How many lines below contain the string "items"? Reply with the number alone.

==*==

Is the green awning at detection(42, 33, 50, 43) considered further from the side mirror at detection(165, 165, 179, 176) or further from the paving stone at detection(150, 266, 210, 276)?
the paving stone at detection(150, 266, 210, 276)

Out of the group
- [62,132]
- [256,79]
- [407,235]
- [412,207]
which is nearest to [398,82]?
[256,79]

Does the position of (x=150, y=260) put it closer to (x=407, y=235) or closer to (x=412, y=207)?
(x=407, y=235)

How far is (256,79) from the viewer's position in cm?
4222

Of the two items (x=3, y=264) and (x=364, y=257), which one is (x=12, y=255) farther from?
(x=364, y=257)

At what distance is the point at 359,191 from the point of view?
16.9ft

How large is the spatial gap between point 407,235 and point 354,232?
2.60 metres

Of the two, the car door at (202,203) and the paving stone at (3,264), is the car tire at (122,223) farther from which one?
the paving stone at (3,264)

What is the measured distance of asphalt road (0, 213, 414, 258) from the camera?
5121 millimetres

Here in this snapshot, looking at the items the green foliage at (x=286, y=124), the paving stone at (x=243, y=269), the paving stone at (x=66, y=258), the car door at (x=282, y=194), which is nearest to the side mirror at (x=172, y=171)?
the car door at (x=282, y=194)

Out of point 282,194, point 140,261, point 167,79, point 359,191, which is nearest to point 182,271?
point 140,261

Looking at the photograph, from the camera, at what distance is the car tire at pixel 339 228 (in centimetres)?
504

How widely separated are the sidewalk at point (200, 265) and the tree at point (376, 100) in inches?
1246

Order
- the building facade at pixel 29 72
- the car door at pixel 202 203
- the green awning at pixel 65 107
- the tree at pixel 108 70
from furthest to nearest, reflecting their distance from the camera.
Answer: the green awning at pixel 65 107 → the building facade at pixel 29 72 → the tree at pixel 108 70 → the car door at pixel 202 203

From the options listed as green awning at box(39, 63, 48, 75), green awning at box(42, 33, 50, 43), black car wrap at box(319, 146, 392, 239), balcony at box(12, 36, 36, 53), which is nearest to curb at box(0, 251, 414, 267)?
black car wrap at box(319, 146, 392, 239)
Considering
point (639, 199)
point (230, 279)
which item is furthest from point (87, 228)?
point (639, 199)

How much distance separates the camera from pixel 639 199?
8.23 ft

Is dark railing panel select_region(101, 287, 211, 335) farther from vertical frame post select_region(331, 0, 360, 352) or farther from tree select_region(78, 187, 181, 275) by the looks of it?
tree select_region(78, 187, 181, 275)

==*==

Solution
2